The ability to timely react to environmental changes means to avoid substantial external and internal threats to organizational performance. The discussed internal threats may actually undermine organizational coordination, control, and performance reliability about which Sorensen (2002) writes. They may also decrease the quality and coordination of management techniques, if these are not supported by strong organizational culture.

As management determines the success and strength of organizational culture, organizational culture also determines the success of management within particular organization. In reality, the organization’s ability to deal with environmental and internal threats speaks about the quality of management within this organization (Davidson et al, 2005). If strong organizational culture enhances organizational stability through better response to environmental and internal threats, this means that organizational culture is successfully managed.

In its turn, successful management of organizational culture keeps strong social control and provides timely corrective measures against the discussed organizational threats. Conclusion Numerous researches have already concluded that strong organizational cultures positively impact organizational performance. However, the area of organizational research still lacks profound understanding of how management improves organizational performance by supporting strong organizational culture.

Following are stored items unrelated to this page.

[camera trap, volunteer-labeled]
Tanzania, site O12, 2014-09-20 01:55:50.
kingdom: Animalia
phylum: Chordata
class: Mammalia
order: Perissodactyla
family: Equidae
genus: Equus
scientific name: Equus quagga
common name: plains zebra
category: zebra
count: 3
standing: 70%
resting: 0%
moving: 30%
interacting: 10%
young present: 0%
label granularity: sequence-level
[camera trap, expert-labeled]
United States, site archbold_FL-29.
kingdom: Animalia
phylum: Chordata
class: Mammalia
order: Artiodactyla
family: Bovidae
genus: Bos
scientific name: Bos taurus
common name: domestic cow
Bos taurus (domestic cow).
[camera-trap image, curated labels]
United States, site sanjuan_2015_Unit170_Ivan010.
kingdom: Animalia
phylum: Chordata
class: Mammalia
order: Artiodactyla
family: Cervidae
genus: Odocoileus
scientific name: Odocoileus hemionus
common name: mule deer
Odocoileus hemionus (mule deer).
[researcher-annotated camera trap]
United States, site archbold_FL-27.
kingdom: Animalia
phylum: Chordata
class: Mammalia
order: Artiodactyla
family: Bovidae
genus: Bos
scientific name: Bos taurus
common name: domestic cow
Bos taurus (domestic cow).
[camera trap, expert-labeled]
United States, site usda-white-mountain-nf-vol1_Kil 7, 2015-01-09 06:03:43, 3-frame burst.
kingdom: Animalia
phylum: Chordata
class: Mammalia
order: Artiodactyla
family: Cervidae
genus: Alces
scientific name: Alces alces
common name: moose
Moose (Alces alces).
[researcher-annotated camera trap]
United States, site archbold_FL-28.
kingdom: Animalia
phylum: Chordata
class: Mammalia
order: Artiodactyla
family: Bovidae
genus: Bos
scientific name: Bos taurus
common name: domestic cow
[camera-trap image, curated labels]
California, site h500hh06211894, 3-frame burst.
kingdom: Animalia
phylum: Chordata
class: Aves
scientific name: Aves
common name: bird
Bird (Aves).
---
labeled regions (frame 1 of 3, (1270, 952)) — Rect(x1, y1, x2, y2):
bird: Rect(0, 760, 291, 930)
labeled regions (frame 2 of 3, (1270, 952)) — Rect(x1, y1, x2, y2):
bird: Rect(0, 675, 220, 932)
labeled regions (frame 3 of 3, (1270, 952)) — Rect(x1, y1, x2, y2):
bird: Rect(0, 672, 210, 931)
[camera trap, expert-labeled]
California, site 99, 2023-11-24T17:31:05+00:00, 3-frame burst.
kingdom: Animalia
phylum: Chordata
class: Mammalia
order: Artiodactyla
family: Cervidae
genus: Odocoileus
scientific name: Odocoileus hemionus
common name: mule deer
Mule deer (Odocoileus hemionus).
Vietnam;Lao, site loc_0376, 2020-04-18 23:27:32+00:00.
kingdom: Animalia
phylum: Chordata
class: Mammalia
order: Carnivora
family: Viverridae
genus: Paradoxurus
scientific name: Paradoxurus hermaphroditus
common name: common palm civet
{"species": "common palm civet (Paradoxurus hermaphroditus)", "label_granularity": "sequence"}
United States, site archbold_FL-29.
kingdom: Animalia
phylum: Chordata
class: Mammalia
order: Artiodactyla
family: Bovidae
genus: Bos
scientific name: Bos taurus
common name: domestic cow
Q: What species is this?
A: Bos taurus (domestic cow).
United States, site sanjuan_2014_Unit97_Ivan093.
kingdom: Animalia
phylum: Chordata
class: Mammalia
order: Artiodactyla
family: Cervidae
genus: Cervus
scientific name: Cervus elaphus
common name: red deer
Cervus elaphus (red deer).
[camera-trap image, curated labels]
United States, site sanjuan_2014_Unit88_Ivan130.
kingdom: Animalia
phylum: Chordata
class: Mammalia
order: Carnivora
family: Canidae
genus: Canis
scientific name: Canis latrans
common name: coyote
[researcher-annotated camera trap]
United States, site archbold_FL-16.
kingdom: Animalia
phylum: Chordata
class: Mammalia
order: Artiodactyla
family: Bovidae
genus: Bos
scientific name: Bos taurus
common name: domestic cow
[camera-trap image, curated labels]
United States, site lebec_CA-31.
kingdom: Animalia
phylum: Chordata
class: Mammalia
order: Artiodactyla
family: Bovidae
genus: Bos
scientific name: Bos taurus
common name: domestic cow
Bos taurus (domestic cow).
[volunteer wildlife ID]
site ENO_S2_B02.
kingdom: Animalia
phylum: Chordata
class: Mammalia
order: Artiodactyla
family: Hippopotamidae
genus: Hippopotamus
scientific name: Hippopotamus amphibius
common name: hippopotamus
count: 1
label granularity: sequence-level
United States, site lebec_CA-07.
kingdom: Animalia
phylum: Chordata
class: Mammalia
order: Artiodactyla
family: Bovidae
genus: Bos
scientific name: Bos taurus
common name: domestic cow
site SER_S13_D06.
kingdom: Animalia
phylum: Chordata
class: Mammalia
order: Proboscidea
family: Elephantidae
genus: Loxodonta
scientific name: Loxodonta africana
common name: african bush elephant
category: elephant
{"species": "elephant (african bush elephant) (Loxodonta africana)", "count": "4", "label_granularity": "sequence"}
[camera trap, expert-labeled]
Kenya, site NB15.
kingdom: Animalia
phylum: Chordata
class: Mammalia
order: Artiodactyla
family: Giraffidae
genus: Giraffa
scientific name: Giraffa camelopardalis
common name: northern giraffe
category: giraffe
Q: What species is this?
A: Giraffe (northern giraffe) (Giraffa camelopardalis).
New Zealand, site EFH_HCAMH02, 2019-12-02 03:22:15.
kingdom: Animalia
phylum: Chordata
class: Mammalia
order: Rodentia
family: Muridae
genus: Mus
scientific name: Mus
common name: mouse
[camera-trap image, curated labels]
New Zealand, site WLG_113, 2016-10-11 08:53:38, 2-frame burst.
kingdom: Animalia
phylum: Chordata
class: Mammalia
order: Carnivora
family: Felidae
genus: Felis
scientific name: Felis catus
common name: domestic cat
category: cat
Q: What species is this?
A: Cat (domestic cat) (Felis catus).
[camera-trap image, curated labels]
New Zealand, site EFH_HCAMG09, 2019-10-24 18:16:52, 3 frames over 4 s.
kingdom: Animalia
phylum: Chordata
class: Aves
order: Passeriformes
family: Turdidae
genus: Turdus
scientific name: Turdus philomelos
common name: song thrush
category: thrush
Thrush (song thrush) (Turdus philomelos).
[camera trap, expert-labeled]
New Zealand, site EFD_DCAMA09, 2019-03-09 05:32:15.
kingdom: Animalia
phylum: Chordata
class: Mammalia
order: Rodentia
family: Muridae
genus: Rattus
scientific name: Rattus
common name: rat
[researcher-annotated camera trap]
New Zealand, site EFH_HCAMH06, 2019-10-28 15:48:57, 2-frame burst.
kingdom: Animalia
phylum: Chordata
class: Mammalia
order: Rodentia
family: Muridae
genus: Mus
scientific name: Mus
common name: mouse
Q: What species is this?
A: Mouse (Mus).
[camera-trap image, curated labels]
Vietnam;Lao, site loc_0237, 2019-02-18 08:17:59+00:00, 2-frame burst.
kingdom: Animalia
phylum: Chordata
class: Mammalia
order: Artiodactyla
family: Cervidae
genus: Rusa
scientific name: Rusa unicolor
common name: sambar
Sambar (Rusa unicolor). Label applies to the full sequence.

Organizational culture serves the intermediary element between management and organizational performance: in strong organizational cultures management produces better social control, employee understanding of the organizational goals and needs, and organization’s stability towards environmental and internal threats. Simultaneously, strong organizational cultures substantially facilitate management processes in organizations. As a result, organizations which have strong culture focus succeed over those which do not.

References

  1. Davidson, P, Simon, A, Gottschalk, L, Hunt, J & Wood, G 2005, Management: Core concepts and skills, John Wiley & Sons.
  2. Maryam, A & Kayworth, TR 2006, ‘An empirical examination of the influence of organizational culture on knowledge management practices, Journal of Management Information Systems, vol. 22, no. 3, pp. 191-224.
  3. Ritchie, M 2000, ‘Organizational culture: Am examination of its effect on the internalization process and member performance’, Southern Business Review, vol. 25, no. 2, pp. 1-13.
  4. Sorensen, Jesper B 2002, ‘The strength of corporate culture and the reliability of firm performance’, Administrative Science Quarterly, vol. 47, no. 1, pp. 70-91.